Als Uwe Johnson 1959 mit seinem Roman Mutmaßungen über Jakob debütierte, hatte er ein neues Thema und einen neuen Ton in der erzählenden Literatur angeschlagen. Das geteilte Deutschland problematisierte einen wechselseitigen Realismus und ließ jede vorschnelle begriffliche Identifizierung und jede Vereindeutigung fragwürdig erscheinen. 1961 (vor der Mauer) setzte er diesen Weg mit seinem zweiten Roman Das dritte Buch über Achim fort. Er wurde sofort als bedeutend erkannt und etwa von Walter Jens in der ZEIT vom 6.10.61 als ein Buch „auf der Schwelle der Meisterschaft“ besprochen.

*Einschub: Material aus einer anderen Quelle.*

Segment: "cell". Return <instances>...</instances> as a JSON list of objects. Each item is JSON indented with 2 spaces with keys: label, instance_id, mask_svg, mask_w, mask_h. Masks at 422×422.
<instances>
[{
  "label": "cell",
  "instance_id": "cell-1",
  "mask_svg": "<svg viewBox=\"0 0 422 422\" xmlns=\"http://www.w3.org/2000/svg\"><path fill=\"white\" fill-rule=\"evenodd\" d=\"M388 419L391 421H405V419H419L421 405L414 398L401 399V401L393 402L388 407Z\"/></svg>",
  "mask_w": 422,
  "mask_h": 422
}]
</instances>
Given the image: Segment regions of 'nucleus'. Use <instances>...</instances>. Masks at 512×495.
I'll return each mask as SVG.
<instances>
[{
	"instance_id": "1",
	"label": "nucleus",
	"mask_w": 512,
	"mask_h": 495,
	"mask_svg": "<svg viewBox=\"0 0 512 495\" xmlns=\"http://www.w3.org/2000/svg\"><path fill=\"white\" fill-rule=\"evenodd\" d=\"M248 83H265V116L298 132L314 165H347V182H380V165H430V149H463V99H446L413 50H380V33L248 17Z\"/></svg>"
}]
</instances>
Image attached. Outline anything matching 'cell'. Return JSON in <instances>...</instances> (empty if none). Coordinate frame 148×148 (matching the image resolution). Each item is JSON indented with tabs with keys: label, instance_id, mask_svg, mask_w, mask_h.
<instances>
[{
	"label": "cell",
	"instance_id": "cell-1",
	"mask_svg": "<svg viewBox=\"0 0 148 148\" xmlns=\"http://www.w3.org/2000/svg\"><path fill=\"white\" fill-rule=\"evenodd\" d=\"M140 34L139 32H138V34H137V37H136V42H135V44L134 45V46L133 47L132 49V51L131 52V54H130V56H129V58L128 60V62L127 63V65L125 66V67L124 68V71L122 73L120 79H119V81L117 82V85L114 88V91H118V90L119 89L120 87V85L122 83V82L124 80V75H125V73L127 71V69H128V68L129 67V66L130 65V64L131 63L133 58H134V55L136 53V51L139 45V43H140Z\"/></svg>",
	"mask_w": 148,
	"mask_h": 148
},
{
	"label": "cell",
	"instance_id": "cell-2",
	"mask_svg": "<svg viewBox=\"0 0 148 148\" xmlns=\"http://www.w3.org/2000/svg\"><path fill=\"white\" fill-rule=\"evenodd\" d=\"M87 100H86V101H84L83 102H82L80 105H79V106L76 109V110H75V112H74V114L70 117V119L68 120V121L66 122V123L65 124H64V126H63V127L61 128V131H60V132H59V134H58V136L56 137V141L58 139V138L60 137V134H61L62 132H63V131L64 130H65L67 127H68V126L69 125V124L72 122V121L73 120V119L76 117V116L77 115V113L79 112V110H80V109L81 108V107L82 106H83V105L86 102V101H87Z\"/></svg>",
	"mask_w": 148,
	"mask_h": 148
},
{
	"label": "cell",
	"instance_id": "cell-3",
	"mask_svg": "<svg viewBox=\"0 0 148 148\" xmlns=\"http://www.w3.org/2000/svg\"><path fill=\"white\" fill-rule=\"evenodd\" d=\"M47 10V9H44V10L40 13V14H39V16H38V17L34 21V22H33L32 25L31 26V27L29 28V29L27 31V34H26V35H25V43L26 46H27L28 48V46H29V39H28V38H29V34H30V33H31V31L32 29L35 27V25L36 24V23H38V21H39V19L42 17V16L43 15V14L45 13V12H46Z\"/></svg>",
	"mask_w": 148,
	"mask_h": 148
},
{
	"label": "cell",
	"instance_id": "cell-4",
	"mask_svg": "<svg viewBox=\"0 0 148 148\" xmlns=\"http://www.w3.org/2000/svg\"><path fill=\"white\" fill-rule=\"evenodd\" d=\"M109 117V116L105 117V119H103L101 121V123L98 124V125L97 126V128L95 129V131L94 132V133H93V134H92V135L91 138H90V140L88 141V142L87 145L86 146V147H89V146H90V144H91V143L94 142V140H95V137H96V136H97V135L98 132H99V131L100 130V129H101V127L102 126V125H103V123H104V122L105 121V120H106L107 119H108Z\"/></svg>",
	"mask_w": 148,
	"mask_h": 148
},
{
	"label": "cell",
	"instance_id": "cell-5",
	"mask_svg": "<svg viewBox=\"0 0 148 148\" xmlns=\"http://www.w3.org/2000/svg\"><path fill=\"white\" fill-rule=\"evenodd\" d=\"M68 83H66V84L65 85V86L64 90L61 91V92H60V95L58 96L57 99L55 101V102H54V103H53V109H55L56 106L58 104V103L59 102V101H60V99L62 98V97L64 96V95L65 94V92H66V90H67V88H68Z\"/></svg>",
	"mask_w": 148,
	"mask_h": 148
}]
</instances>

Damals las man das Buch vor allem im politischen Kontext. Es brach mit den Klischees zwischen Ost und West bzw. stellte sie auf den Prüfstand, gab eine Innenansicht eines - vom Westen aus gesehen - fremden Staates und ließ verstehen oder ahnen, was unter politischen Schablonen, Vorurteilen und Propagandareden verdeckt wurde. Hatte so dieses wichtige Stück Prosa eine politisch differenzierende Funktion, aktivierte es den Leser - fast gewalt- und mühsam - zum eigenen Denken, so ist es heute keineswegs - weil nicht mehr aktuell - zu amüsanter oder nostalgischer Unterhaltung geworden. Es ist vielmehr mit den Jahren in eine grundsätzliche Dimension geschichtlich-biographischen Erkennens „hineingewachsen“. An diesem Roman kann man ablesen, wo unsere erzählende Prosa einmal stand und wohin sie unter Medieneinfluß verkommen ist.

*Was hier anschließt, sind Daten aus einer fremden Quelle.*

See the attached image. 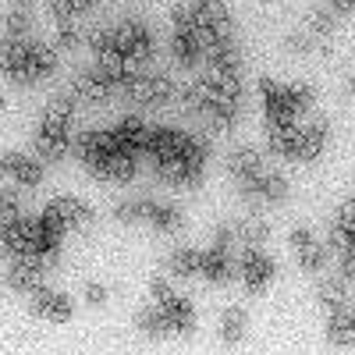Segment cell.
<instances>
[{"instance_id": "8", "label": "cell", "mask_w": 355, "mask_h": 355, "mask_svg": "<svg viewBox=\"0 0 355 355\" xmlns=\"http://www.w3.org/2000/svg\"><path fill=\"white\" fill-rule=\"evenodd\" d=\"M57 71V50L46 43H28V57H25V75L21 82H40L46 75Z\"/></svg>"}, {"instance_id": "56", "label": "cell", "mask_w": 355, "mask_h": 355, "mask_svg": "<svg viewBox=\"0 0 355 355\" xmlns=\"http://www.w3.org/2000/svg\"><path fill=\"white\" fill-rule=\"evenodd\" d=\"M0 110H4V96H0Z\"/></svg>"}, {"instance_id": "50", "label": "cell", "mask_w": 355, "mask_h": 355, "mask_svg": "<svg viewBox=\"0 0 355 355\" xmlns=\"http://www.w3.org/2000/svg\"><path fill=\"white\" fill-rule=\"evenodd\" d=\"M150 288H153V295H157V299H160V302H167V299H171V295H174V291H171V284H167V281H153V284H150Z\"/></svg>"}, {"instance_id": "43", "label": "cell", "mask_w": 355, "mask_h": 355, "mask_svg": "<svg viewBox=\"0 0 355 355\" xmlns=\"http://www.w3.org/2000/svg\"><path fill=\"white\" fill-rule=\"evenodd\" d=\"M206 125H210V132H227V128H234V114L214 110V114H206Z\"/></svg>"}, {"instance_id": "10", "label": "cell", "mask_w": 355, "mask_h": 355, "mask_svg": "<svg viewBox=\"0 0 355 355\" xmlns=\"http://www.w3.org/2000/svg\"><path fill=\"white\" fill-rule=\"evenodd\" d=\"M33 295V313L36 316H46V320H68L75 309H71V299H64V295H57L50 288H33L28 291Z\"/></svg>"}, {"instance_id": "52", "label": "cell", "mask_w": 355, "mask_h": 355, "mask_svg": "<svg viewBox=\"0 0 355 355\" xmlns=\"http://www.w3.org/2000/svg\"><path fill=\"white\" fill-rule=\"evenodd\" d=\"M93 4H96V0H75V8H78V11H89Z\"/></svg>"}, {"instance_id": "12", "label": "cell", "mask_w": 355, "mask_h": 355, "mask_svg": "<svg viewBox=\"0 0 355 355\" xmlns=\"http://www.w3.org/2000/svg\"><path fill=\"white\" fill-rule=\"evenodd\" d=\"M178 146H182V132L174 128H146V153H153V160H174Z\"/></svg>"}, {"instance_id": "2", "label": "cell", "mask_w": 355, "mask_h": 355, "mask_svg": "<svg viewBox=\"0 0 355 355\" xmlns=\"http://www.w3.org/2000/svg\"><path fill=\"white\" fill-rule=\"evenodd\" d=\"M274 270H277L274 259L266 256V252H259V245H249V252L239 256V274L245 281V291H252V295L263 291V284L274 277Z\"/></svg>"}, {"instance_id": "16", "label": "cell", "mask_w": 355, "mask_h": 355, "mask_svg": "<svg viewBox=\"0 0 355 355\" xmlns=\"http://www.w3.org/2000/svg\"><path fill=\"white\" fill-rule=\"evenodd\" d=\"M214 96H217V85L214 82H206V78H199V82H192L189 89H185V107L189 110H196V114H210L214 110Z\"/></svg>"}, {"instance_id": "51", "label": "cell", "mask_w": 355, "mask_h": 355, "mask_svg": "<svg viewBox=\"0 0 355 355\" xmlns=\"http://www.w3.org/2000/svg\"><path fill=\"white\" fill-rule=\"evenodd\" d=\"M355 8V0H334V11L341 15V11H352Z\"/></svg>"}, {"instance_id": "14", "label": "cell", "mask_w": 355, "mask_h": 355, "mask_svg": "<svg viewBox=\"0 0 355 355\" xmlns=\"http://www.w3.org/2000/svg\"><path fill=\"white\" fill-rule=\"evenodd\" d=\"M4 164H8L11 178H15L21 189H36L43 182V167L33 157H25V153H4Z\"/></svg>"}, {"instance_id": "45", "label": "cell", "mask_w": 355, "mask_h": 355, "mask_svg": "<svg viewBox=\"0 0 355 355\" xmlns=\"http://www.w3.org/2000/svg\"><path fill=\"white\" fill-rule=\"evenodd\" d=\"M284 46H288V50H295V53H309V50L316 46V40H309V36H288V40H284Z\"/></svg>"}, {"instance_id": "47", "label": "cell", "mask_w": 355, "mask_h": 355, "mask_svg": "<svg viewBox=\"0 0 355 355\" xmlns=\"http://www.w3.org/2000/svg\"><path fill=\"white\" fill-rule=\"evenodd\" d=\"M291 245H295V249L313 245V231H309V227H295V231H291Z\"/></svg>"}, {"instance_id": "30", "label": "cell", "mask_w": 355, "mask_h": 355, "mask_svg": "<svg viewBox=\"0 0 355 355\" xmlns=\"http://www.w3.org/2000/svg\"><path fill=\"white\" fill-rule=\"evenodd\" d=\"M171 53H174V61L182 64V68H192V64L199 61V50H196L192 36H174V43H171Z\"/></svg>"}, {"instance_id": "53", "label": "cell", "mask_w": 355, "mask_h": 355, "mask_svg": "<svg viewBox=\"0 0 355 355\" xmlns=\"http://www.w3.org/2000/svg\"><path fill=\"white\" fill-rule=\"evenodd\" d=\"M11 171H8V164H4V157H0V178H8Z\"/></svg>"}, {"instance_id": "38", "label": "cell", "mask_w": 355, "mask_h": 355, "mask_svg": "<svg viewBox=\"0 0 355 355\" xmlns=\"http://www.w3.org/2000/svg\"><path fill=\"white\" fill-rule=\"evenodd\" d=\"M266 234H270V227H266V220H249L245 227H242V242L245 245H263L266 242Z\"/></svg>"}, {"instance_id": "4", "label": "cell", "mask_w": 355, "mask_h": 355, "mask_svg": "<svg viewBox=\"0 0 355 355\" xmlns=\"http://www.w3.org/2000/svg\"><path fill=\"white\" fill-rule=\"evenodd\" d=\"M68 96H71L75 103H103V100L114 96V85H110L100 71H85V75L75 78V85L68 89Z\"/></svg>"}, {"instance_id": "13", "label": "cell", "mask_w": 355, "mask_h": 355, "mask_svg": "<svg viewBox=\"0 0 355 355\" xmlns=\"http://www.w3.org/2000/svg\"><path fill=\"white\" fill-rule=\"evenodd\" d=\"M114 139H117V150L121 153H139V150H146V125L139 121V117H121L114 128Z\"/></svg>"}, {"instance_id": "18", "label": "cell", "mask_w": 355, "mask_h": 355, "mask_svg": "<svg viewBox=\"0 0 355 355\" xmlns=\"http://www.w3.org/2000/svg\"><path fill=\"white\" fill-rule=\"evenodd\" d=\"M150 224H153V227H160L164 234H171V231H182L185 217H182V210H178V206L157 202V206H153V214H150Z\"/></svg>"}, {"instance_id": "37", "label": "cell", "mask_w": 355, "mask_h": 355, "mask_svg": "<svg viewBox=\"0 0 355 355\" xmlns=\"http://www.w3.org/2000/svg\"><path fill=\"white\" fill-rule=\"evenodd\" d=\"M242 242V227H234V224H220L217 227V249H224V252H234V245Z\"/></svg>"}, {"instance_id": "28", "label": "cell", "mask_w": 355, "mask_h": 355, "mask_svg": "<svg viewBox=\"0 0 355 355\" xmlns=\"http://www.w3.org/2000/svg\"><path fill=\"white\" fill-rule=\"evenodd\" d=\"M320 150H323V139H316V135H309L306 128H299V139H295L291 157H295V160H316Z\"/></svg>"}, {"instance_id": "36", "label": "cell", "mask_w": 355, "mask_h": 355, "mask_svg": "<svg viewBox=\"0 0 355 355\" xmlns=\"http://www.w3.org/2000/svg\"><path fill=\"white\" fill-rule=\"evenodd\" d=\"M171 25H174V36H192V33H196V18H192V8H174V15H171Z\"/></svg>"}, {"instance_id": "32", "label": "cell", "mask_w": 355, "mask_h": 355, "mask_svg": "<svg viewBox=\"0 0 355 355\" xmlns=\"http://www.w3.org/2000/svg\"><path fill=\"white\" fill-rule=\"evenodd\" d=\"M334 21H338V11H316V15L309 18L313 40H327V36L334 33Z\"/></svg>"}, {"instance_id": "46", "label": "cell", "mask_w": 355, "mask_h": 355, "mask_svg": "<svg viewBox=\"0 0 355 355\" xmlns=\"http://www.w3.org/2000/svg\"><path fill=\"white\" fill-rule=\"evenodd\" d=\"M85 302H89V306H103V302H107V288H103V284H89V288H85Z\"/></svg>"}, {"instance_id": "48", "label": "cell", "mask_w": 355, "mask_h": 355, "mask_svg": "<svg viewBox=\"0 0 355 355\" xmlns=\"http://www.w3.org/2000/svg\"><path fill=\"white\" fill-rule=\"evenodd\" d=\"M309 135H316V139H323V142H327V135H331V121H327V117H316V121L306 128Z\"/></svg>"}, {"instance_id": "17", "label": "cell", "mask_w": 355, "mask_h": 355, "mask_svg": "<svg viewBox=\"0 0 355 355\" xmlns=\"http://www.w3.org/2000/svg\"><path fill=\"white\" fill-rule=\"evenodd\" d=\"M231 174L239 178V182H249V178H259L263 174V157L256 150H234L231 160H227Z\"/></svg>"}, {"instance_id": "20", "label": "cell", "mask_w": 355, "mask_h": 355, "mask_svg": "<svg viewBox=\"0 0 355 355\" xmlns=\"http://www.w3.org/2000/svg\"><path fill=\"white\" fill-rule=\"evenodd\" d=\"M8 284H11L15 291H33V288H40V274H36L28 263H21V259L15 256L11 270H8Z\"/></svg>"}, {"instance_id": "54", "label": "cell", "mask_w": 355, "mask_h": 355, "mask_svg": "<svg viewBox=\"0 0 355 355\" xmlns=\"http://www.w3.org/2000/svg\"><path fill=\"white\" fill-rule=\"evenodd\" d=\"M345 89H348V93L355 96V78H348V82H345Z\"/></svg>"}, {"instance_id": "39", "label": "cell", "mask_w": 355, "mask_h": 355, "mask_svg": "<svg viewBox=\"0 0 355 355\" xmlns=\"http://www.w3.org/2000/svg\"><path fill=\"white\" fill-rule=\"evenodd\" d=\"M114 220H121V224H135V220H146V217H142V199H132V202H121V206H114Z\"/></svg>"}, {"instance_id": "15", "label": "cell", "mask_w": 355, "mask_h": 355, "mask_svg": "<svg viewBox=\"0 0 355 355\" xmlns=\"http://www.w3.org/2000/svg\"><path fill=\"white\" fill-rule=\"evenodd\" d=\"M331 341L334 345H355V309L348 302L331 309Z\"/></svg>"}, {"instance_id": "21", "label": "cell", "mask_w": 355, "mask_h": 355, "mask_svg": "<svg viewBox=\"0 0 355 355\" xmlns=\"http://www.w3.org/2000/svg\"><path fill=\"white\" fill-rule=\"evenodd\" d=\"M295 139H299V128H295V121H291V125H270V150H274L277 157H291Z\"/></svg>"}, {"instance_id": "49", "label": "cell", "mask_w": 355, "mask_h": 355, "mask_svg": "<svg viewBox=\"0 0 355 355\" xmlns=\"http://www.w3.org/2000/svg\"><path fill=\"white\" fill-rule=\"evenodd\" d=\"M338 224H355V199H348L345 206H341V210H338Z\"/></svg>"}, {"instance_id": "55", "label": "cell", "mask_w": 355, "mask_h": 355, "mask_svg": "<svg viewBox=\"0 0 355 355\" xmlns=\"http://www.w3.org/2000/svg\"><path fill=\"white\" fill-rule=\"evenodd\" d=\"M15 4H18V8H28V4H33V0H15Z\"/></svg>"}, {"instance_id": "7", "label": "cell", "mask_w": 355, "mask_h": 355, "mask_svg": "<svg viewBox=\"0 0 355 355\" xmlns=\"http://www.w3.org/2000/svg\"><path fill=\"white\" fill-rule=\"evenodd\" d=\"M71 114H75V100H71V96L53 100V103H50V110L43 114L40 135H50V139H68V128H71Z\"/></svg>"}, {"instance_id": "33", "label": "cell", "mask_w": 355, "mask_h": 355, "mask_svg": "<svg viewBox=\"0 0 355 355\" xmlns=\"http://www.w3.org/2000/svg\"><path fill=\"white\" fill-rule=\"evenodd\" d=\"M25 214H21V206H18V196L15 192H0V224L4 227H11V224H18Z\"/></svg>"}, {"instance_id": "3", "label": "cell", "mask_w": 355, "mask_h": 355, "mask_svg": "<svg viewBox=\"0 0 355 355\" xmlns=\"http://www.w3.org/2000/svg\"><path fill=\"white\" fill-rule=\"evenodd\" d=\"M199 274L214 284H224L239 274V259H234V252H224V249L214 245V249L199 252Z\"/></svg>"}, {"instance_id": "40", "label": "cell", "mask_w": 355, "mask_h": 355, "mask_svg": "<svg viewBox=\"0 0 355 355\" xmlns=\"http://www.w3.org/2000/svg\"><path fill=\"white\" fill-rule=\"evenodd\" d=\"M82 43V33L71 25V21H61V28H57V46H64V50H75Z\"/></svg>"}, {"instance_id": "5", "label": "cell", "mask_w": 355, "mask_h": 355, "mask_svg": "<svg viewBox=\"0 0 355 355\" xmlns=\"http://www.w3.org/2000/svg\"><path fill=\"white\" fill-rule=\"evenodd\" d=\"M160 313H164V327H167V334H192V331H196L192 302L182 299V295H171L167 302H160Z\"/></svg>"}, {"instance_id": "26", "label": "cell", "mask_w": 355, "mask_h": 355, "mask_svg": "<svg viewBox=\"0 0 355 355\" xmlns=\"http://www.w3.org/2000/svg\"><path fill=\"white\" fill-rule=\"evenodd\" d=\"M259 192H263L266 202H281L288 196V182H284L281 174H274V171H263L259 174Z\"/></svg>"}, {"instance_id": "23", "label": "cell", "mask_w": 355, "mask_h": 355, "mask_svg": "<svg viewBox=\"0 0 355 355\" xmlns=\"http://www.w3.org/2000/svg\"><path fill=\"white\" fill-rule=\"evenodd\" d=\"M192 18H196V25H217V21H224L231 15H227V8L220 4V0H196Z\"/></svg>"}, {"instance_id": "11", "label": "cell", "mask_w": 355, "mask_h": 355, "mask_svg": "<svg viewBox=\"0 0 355 355\" xmlns=\"http://www.w3.org/2000/svg\"><path fill=\"white\" fill-rule=\"evenodd\" d=\"M25 57H28V43L25 40H15V36H4L0 40V71L8 78H18L25 75Z\"/></svg>"}, {"instance_id": "1", "label": "cell", "mask_w": 355, "mask_h": 355, "mask_svg": "<svg viewBox=\"0 0 355 355\" xmlns=\"http://www.w3.org/2000/svg\"><path fill=\"white\" fill-rule=\"evenodd\" d=\"M117 93L128 96L132 103H142V107H160L174 96V82L167 75H142L135 82H121Z\"/></svg>"}, {"instance_id": "19", "label": "cell", "mask_w": 355, "mask_h": 355, "mask_svg": "<svg viewBox=\"0 0 355 355\" xmlns=\"http://www.w3.org/2000/svg\"><path fill=\"white\" fill-rule=\"evenodd\" d=\"M178 157H182L185 164H206V157H210V142L199 139V135H185L182 132V146H178Z\"/></svg>"}, {"instance_id": "6", "label": "cell", "mask_w": 355, "mask_h": 355, "mask_svg": "<svg viewBox=\"0 0 355 355\" xmlns=\"http://www.w3.org/2000/svg\"><path fill=\"white\" fill-rule=\"evenodd\" d=\"M89 174L103 178V182H132L135 178V157L114 150L110 157H103V160H96L93 167H89Z\"/></svg>"}, {"instance_id": "35", "label": "cell", "mask_w": 355, "mask_h": 355, "mask_svg": "<svg viewBox=\"0 0 355 355\" xmlns=\"http://www.w3.org/2000/svg\"><path fill=\"white\" fill-rule=\"evenodd\" d=\"M4 28H8V36H15V40H25V33L33 28V21H28V11H25V8H18V11L4 15Z\"/></svg>"}, {"instance_id": "24", "label": "cell", "mask_w": 355, "mask_h": 355, "mask_svg": "<svg viewBox=\"0 0 355 355\" xmlns=\"http://www.w3.org/2000/svg\"><path fill=\"white\" fill-rule=\"evenodd\" d=\"M242 331H245V313H242V309H224V320H220V341L239 345V341H242Z\"/></svg>"}, {"instance_id": "22", "label": "cell", "mask_w": 355, "mask_h": 355, "mask_svg": "<svg viewBox=\"0 0 355 355\" xmlns=\"http://www.w3.org/2000/svg\"><path fill=\"white\" fill-rule=\"evenodd\" d=\"M167 266L178 277H192V274H199V252L196 249H174L167 256Z\"/></svg>"}, {"instance_id": "25", "label": "cell", "mask_w": 355, "mask_h": 355, "mask_svg": "<svg viewBox=\"0 0 355 355\" xmlns=\"http://www.w3.org/2000/svg\"><path fill=\"white\" fill-rule=\"evenodd\" d=\"M71 150L68 139H50V135H36V157L46 160V164H57L64 160V153Z\"/></svg>"}, {"instance_id": "42", "label": "cell", "mask_w": 355, "mask_h": 355, "mask_svg": "<svg viewBox=\"0 0 355 355\" xmlns=\"http://www.w3.org/2000/svg\"><path fill=\"white\" fill-rule=\"evenodd\" d=\"M352 245H355V239L348 234V227L334 224V231H331V249H338V252H348Z\"/></svg>"}, {"instance_id": "41", "label": "cell", "mask_w": 355, "mask_h": 355, "mask_svg": "<svg viewBox=\"0 0 355 355\" xmlns=\"http://www.w3.org/2000/svg\"><path fill=\"white\" fill-rule=\"evenodd\" d=\"M50 11H53V18H57V21H71V18L78 15L75 0H50Z\"/></svg>"}, {"instance_id": "31", "label": "cell", "mask_w": 355, "mask_h": 355, "mask_svg": "<svg viewBox=\"0 0 355 355\" xmlns=\"http://www.w3.org/2000/svg\"><path fill=\"white\" fill-rule=\"evenodd\" d=\"M327 252H331L327 245H316V242H313V245H306V249H299V263H302V270L316 274L320 266L327 263Z\"/></svg>"}, {"instance_id": "29", "label": "cell", "mask_w": 355, "mask_h": 355, "mask_svg": "<svg viewBox=\"0 0 355 355\" xmlns=\"http://www.w3.org/2000/svg\"><path fill=\"white\" fill-rule=\"evenodd\" d=\"M284 103L295 110V114H302V110H309L313 107V85H288L284 89Z\"/></svg>"}, {"instance_id": "44", "label": "cell", "mask_w": 355, "mask_h": 355, "mask_svg": "<svg viewBox=\"0 0 355 355\" xmlns=\"http://www.w3.org/2000/svg\"><path fill=\"white\" fill-rule=\"evenodd\" d=\"M259 93H263L266 103H281V100H284V89H281L277 82H270V78H263V82H259Z\"/></svg>"}, {"instance_id": "34", "label": "cell", "mask_w": 355, "mask_h": 355, "mask_svg": "<svg viewBox=\"0 0 355 355\" xmlns=\"http://www.w3.org/2000/svg\"><path fill=\"white\" fill-rule=\"evenodd\" d=\"M135 323H139V331H146V334H167L164 313H160V309H139Z\"/></svg>"}, {"instance_id": "9", "label": "cell", "mask_w": 355, "mask_h": 355, "mask_svg": "<svg viewBox=\"0 0 355 355\" xmlns=\"http://www.w3.org/2000/svg\"><path fill=\"white\" fill-rule=\"evenodd\" d=\"M157 174H160V182H167V185L192 189V185H199L202 167H199V164H185L182 157H174V160H160V164H157Z\"/></svg>"}, {"instance_id": "27", "label": "cell", "mask_w": 355, "mask_h": 355, "mask_svg": "<svg viewBox=\"0 0 355 355\" xmlns=\"http://www.w3.org/2000/svg\"><path fill=\"white\" fill-rule=\"evenodd\" d=\"M316 299L323 302V306H341V302H348V284L341 281V277H334V281H323L320 288H316Z\"/></svg>"}]
</instances>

Worum geht es? Ein westlicher Journalist, Karsch, wird von einer alten Freundin (Karin) zu einem Besuch in die DDR eingeladen, lernt dort deren Freund, den berühmten Radrennfahrer Achim, kennen, wird von einem mitteldeutschen Verlag zu einer Biographie über Achim angeworben, einer dritten, die sich nicht nur mit den Sporterfolgen beschäftigen, sondern einen Nationalhelden porträtieren soll, bekommt Aufenthaltsverlängerung und Reiseprivilegien, macht Notizen, erkundet Achims Lebensgeschichte, gerät in Darstellungsprobleme und kehrt schließlich, ohne das Buch zu schreiben, nach Hamburg zurück.

Der Roman ist also im Grunde eine Darstellung über den vergeblichen Versuch, ein Buch zu schreiben. Und das liegt an einem einfachen, immer gültigen, aber unter politischen Dominanzen versteckten wirksamen Grund. Das wirkliche Leben läßt sich nicht zu einem eindeutigen Bild politischen oder ästhetischen Anspruchs vereinfachen. Es bleibt widersprüchlich, bruchstückhaft von unklaren und unbewußten Momenten durchzogen, wrackartig versackt und nicht auf den Begriff zu bringen. Diese Ungereimtheiten aber sind mehr als die traditionelle Schein-Sein-Thematik. Es ist vielmehr so, daß eher der Schein als eindeutig und fixierbar „erscheint“, wenn man ihn in den realistischen Denkrastern der Systeme angeht, daß aber dort, wo er denkend und fragend auf das Sein, auf die Wahrheit hin durchstoßen wird, sich zeigt, daß gerade das Sein, das, was wirklich ist und war, sich der Eindeutigkeit und identifizierenden Beurteilung entzieht.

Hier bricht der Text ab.